> **抜粋文**
随分前からきのこに関して気にはなっていた。いつかきのこ狩りに出かけて、おいしいきのこを山ほど食べてみたいなあと、夢現に思っていたことはある。だからきのこを探し始めた当初は、やはり食べられるきのこをメインにと思っていたのだが、いろいろときのこを見ているうちに、食べるよりもその造形やら生態に惹かれるようになってきた。言わばきのこコレクションにハマりだしたのである。まあ持病である収集癖の再発というわけだが、きのこはただお金を出せば買えるという種類のものではなく自然相手なので、楽しさが格段に違う。さらにお金もかからない。時間さえあればいくらでも楽しめるのも大きなポイントである。

 

そしてさらに、ぼくはいまのところ採取する場所にルール付をしているので、楽しさは更に数倍に跳ね上がるわけだ。コレクションを始めた頃には、こんな狭いフィールドの中にこれほどたくさんのきのこがひしめき合っているとは夢にも思わなかった。

 

まあそんなこんなで、少なく見積もってもあと数ヶ月は、いやもしかしたら生涯をかけて十分に楽しめるはずである。

 

というわけで、今回のハンティングきのこは「キヒダタケ」である。

 

キヒダタケ(Phylloporus bellus) - 松江城マッシュルームマップ

 

イグチ科キヒダタケ属のきのこで、学名を「Phylloporus bellus」、漢字で書くと「黄襞茸」。

 

イグチ科には珍しくカサの裏が管孔ではなくヒダになっている。そしてその黄色いヒダが何よりも特徴的で美しく、全体的なバランスとしてなかなかよいフォルムのきのこである。

 

手持ちの文献には、「黄色のため毒きのこと間違いやすいが、食用のきのことしてまずまずの味である。」と書かれているが、みなさん、これは毒きのこです。それほど猛毒ではないらしいが、胃腸系の中毒を起こす毒素を有している。

> **学習用資料**

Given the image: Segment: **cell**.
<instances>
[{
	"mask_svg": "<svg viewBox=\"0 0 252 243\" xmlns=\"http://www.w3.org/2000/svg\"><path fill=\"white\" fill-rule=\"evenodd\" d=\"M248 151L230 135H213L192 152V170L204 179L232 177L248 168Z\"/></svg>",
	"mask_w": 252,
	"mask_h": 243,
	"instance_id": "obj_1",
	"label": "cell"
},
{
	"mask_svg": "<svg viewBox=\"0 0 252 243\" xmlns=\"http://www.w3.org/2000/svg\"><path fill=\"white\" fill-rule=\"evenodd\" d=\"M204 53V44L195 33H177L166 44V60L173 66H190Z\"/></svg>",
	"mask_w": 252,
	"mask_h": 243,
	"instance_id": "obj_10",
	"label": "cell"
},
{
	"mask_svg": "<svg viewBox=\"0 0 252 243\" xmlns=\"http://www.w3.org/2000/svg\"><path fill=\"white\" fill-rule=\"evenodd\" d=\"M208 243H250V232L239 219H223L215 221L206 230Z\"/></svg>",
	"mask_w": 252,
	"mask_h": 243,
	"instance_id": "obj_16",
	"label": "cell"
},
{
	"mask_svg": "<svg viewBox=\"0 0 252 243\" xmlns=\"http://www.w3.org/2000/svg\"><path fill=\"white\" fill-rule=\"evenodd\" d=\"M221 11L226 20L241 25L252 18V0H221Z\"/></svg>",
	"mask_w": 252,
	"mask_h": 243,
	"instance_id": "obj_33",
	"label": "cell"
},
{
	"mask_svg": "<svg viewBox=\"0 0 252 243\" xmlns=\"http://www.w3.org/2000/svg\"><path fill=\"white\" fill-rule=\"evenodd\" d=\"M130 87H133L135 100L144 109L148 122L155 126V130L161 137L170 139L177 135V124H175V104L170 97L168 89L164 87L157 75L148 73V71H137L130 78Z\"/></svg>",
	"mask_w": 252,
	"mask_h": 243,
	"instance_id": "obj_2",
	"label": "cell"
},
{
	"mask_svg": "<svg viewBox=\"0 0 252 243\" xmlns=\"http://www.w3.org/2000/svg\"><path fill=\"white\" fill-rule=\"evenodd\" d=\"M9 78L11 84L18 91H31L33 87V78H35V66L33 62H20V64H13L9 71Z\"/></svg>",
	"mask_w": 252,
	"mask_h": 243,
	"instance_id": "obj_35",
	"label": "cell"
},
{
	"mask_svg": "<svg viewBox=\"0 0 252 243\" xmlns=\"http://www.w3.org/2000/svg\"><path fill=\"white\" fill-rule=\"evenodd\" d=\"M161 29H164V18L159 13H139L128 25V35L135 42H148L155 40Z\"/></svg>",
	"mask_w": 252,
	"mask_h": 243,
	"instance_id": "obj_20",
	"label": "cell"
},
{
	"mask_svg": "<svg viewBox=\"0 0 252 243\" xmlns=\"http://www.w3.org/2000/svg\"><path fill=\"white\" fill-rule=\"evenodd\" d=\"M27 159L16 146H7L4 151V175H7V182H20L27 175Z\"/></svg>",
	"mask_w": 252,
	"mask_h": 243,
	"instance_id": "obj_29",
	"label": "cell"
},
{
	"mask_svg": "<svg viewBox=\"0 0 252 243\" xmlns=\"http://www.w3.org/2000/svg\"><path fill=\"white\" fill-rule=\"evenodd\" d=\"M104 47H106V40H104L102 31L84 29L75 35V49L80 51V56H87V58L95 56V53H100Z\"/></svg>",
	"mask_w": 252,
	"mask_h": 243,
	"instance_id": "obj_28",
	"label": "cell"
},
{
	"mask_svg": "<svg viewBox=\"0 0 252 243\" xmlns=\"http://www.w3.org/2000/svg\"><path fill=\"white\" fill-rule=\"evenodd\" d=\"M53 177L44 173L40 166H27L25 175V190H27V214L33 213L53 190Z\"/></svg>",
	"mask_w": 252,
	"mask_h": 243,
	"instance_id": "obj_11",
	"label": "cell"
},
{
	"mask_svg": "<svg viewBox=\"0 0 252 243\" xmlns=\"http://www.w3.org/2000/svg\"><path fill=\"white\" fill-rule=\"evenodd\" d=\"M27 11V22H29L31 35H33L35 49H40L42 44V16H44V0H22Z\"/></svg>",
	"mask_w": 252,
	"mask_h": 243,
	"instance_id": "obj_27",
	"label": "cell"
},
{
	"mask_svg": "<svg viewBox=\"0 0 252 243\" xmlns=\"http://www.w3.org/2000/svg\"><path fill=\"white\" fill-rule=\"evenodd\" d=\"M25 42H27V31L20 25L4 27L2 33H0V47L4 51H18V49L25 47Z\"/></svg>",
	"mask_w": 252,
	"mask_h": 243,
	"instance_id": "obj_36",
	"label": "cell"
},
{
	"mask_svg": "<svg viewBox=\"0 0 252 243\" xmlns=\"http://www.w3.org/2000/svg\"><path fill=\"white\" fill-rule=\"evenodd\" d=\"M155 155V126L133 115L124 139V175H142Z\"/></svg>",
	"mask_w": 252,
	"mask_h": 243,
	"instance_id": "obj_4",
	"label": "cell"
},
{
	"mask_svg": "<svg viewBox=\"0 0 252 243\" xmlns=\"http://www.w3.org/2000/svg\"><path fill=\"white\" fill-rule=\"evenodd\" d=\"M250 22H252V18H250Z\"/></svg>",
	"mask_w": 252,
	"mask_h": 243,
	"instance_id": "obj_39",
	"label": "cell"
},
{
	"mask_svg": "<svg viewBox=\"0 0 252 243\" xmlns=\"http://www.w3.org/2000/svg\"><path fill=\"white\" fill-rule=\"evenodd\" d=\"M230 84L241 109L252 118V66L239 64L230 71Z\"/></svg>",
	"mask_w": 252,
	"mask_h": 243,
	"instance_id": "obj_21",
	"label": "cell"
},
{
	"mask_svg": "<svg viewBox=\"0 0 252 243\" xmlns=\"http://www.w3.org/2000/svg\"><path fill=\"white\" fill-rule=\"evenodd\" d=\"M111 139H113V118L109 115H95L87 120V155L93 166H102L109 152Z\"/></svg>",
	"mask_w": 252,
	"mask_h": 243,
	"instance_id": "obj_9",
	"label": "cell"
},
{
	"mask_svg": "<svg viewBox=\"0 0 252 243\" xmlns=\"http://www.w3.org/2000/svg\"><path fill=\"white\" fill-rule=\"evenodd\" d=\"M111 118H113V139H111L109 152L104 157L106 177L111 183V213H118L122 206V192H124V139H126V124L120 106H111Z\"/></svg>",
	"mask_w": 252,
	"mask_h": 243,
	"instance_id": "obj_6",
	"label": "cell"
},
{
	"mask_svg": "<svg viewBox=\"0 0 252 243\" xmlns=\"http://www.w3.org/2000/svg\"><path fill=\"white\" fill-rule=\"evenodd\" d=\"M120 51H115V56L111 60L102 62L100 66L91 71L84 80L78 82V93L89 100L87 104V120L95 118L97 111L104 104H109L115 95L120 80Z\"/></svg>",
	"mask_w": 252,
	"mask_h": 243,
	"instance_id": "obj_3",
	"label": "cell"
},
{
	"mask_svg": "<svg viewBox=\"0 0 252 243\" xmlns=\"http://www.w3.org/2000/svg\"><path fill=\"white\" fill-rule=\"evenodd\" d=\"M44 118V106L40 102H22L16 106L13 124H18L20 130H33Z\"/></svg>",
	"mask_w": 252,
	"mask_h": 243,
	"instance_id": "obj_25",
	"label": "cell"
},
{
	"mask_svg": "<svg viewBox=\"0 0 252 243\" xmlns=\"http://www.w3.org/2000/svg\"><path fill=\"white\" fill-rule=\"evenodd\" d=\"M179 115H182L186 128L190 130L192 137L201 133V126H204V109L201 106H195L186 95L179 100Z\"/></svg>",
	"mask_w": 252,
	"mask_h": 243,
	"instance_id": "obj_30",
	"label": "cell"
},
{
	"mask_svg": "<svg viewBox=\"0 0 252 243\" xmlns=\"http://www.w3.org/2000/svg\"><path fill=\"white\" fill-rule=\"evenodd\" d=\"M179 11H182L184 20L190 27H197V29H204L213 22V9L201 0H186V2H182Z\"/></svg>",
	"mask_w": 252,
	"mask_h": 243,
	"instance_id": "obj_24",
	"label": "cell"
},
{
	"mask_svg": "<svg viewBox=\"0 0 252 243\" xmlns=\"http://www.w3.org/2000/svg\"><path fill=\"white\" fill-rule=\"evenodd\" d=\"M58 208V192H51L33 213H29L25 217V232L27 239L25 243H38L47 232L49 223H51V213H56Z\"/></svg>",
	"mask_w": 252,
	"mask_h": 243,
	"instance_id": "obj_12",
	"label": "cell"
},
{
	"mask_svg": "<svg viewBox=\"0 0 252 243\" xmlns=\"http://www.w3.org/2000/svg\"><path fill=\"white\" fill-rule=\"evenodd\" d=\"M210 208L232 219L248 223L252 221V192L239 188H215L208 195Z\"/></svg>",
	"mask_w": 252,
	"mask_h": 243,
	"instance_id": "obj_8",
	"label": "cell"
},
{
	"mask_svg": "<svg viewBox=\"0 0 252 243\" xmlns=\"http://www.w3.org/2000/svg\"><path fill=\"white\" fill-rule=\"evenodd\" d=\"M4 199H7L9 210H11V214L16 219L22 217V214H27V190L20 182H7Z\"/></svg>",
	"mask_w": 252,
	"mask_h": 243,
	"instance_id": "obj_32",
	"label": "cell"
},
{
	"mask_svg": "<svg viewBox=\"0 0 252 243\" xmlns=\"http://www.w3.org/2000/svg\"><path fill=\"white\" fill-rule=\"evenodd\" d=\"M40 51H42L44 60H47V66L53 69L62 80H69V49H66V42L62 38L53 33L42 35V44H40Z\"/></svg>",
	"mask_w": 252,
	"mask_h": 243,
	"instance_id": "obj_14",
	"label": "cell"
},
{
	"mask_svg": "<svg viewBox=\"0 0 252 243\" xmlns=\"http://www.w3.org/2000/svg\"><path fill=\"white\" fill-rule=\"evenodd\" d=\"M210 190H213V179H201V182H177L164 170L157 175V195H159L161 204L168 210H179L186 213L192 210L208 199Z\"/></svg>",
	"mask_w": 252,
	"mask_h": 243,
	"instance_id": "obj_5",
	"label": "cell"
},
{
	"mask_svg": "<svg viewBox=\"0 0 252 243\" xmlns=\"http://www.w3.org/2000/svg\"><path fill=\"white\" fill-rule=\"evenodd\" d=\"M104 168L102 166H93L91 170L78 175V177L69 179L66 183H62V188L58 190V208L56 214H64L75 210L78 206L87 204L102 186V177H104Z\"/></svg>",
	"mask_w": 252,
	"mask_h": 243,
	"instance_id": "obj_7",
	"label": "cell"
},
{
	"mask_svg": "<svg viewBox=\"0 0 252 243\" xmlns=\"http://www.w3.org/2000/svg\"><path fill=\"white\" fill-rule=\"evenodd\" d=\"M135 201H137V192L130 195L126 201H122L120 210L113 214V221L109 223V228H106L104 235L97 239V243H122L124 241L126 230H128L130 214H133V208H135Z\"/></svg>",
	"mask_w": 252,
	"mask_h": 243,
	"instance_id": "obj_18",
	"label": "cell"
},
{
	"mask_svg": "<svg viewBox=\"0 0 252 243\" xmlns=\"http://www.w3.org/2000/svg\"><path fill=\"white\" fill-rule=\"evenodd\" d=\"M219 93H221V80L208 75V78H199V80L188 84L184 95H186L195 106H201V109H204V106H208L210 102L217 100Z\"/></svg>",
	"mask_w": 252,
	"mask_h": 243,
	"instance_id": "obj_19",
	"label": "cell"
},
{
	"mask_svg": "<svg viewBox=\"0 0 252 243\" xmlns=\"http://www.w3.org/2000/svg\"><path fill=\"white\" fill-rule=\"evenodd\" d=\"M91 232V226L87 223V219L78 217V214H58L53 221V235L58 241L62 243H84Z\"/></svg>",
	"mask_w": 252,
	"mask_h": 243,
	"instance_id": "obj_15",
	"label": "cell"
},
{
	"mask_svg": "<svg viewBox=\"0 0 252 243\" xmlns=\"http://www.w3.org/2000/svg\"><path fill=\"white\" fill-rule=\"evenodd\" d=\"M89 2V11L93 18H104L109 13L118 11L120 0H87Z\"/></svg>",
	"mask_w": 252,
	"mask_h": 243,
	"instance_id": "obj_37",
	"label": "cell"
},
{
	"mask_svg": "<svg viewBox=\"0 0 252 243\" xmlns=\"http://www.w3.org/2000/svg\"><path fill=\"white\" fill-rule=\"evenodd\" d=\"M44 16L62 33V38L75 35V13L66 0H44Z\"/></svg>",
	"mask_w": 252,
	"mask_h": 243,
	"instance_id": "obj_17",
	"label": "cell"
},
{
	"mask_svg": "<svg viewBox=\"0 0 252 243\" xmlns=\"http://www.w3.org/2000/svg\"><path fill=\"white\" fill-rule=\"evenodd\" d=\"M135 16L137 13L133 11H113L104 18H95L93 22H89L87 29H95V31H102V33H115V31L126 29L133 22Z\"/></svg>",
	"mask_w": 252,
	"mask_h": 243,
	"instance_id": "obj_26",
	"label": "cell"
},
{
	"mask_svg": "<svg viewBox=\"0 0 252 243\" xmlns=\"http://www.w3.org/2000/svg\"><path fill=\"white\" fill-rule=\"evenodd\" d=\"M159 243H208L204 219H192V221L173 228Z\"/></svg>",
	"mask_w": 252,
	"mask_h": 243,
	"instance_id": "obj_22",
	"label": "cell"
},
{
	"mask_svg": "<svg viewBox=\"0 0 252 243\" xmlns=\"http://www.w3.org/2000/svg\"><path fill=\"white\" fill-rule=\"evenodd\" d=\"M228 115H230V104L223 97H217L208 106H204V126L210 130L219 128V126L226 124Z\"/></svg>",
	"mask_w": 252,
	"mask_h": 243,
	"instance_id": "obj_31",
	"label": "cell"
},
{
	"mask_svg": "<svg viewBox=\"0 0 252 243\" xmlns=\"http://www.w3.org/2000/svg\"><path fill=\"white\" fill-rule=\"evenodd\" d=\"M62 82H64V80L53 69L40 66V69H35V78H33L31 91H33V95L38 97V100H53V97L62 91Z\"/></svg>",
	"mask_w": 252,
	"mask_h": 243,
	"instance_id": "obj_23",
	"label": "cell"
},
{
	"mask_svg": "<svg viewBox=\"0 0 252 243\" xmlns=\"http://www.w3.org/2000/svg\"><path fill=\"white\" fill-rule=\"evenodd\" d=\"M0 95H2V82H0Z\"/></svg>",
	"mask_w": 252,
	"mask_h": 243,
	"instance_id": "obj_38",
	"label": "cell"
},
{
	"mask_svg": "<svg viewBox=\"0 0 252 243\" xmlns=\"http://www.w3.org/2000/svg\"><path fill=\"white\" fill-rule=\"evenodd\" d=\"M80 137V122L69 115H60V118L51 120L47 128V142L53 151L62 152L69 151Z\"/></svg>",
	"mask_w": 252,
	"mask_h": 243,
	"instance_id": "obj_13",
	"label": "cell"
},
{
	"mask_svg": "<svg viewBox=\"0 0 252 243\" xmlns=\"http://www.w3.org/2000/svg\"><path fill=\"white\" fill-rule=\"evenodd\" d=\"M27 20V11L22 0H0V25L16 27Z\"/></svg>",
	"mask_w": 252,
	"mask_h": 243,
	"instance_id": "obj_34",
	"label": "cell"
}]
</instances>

> **取り組む課題**
[a] 抜粋文にある「イグチ科には珍しくカサの裏が管孔ではなくヒダになっている。」という一文を英語に訳してください。
[b] 抜粋文の中でキヒダタケを指している名称や表記を、すべて挙げてください。
[c] 抜粋文によると、キヒダタケが持つ毒素はどのような中毒を起こしますか。

> **課題別の解答**
[a] Unusually for the Boletaceae family, the underside of its cap has gills rather than tubes.

[b] キヒダタケ、Phylloporus bellus(学名)、黄襞茸(漢字表記)

[c] 胃腸系の中毒を起こします。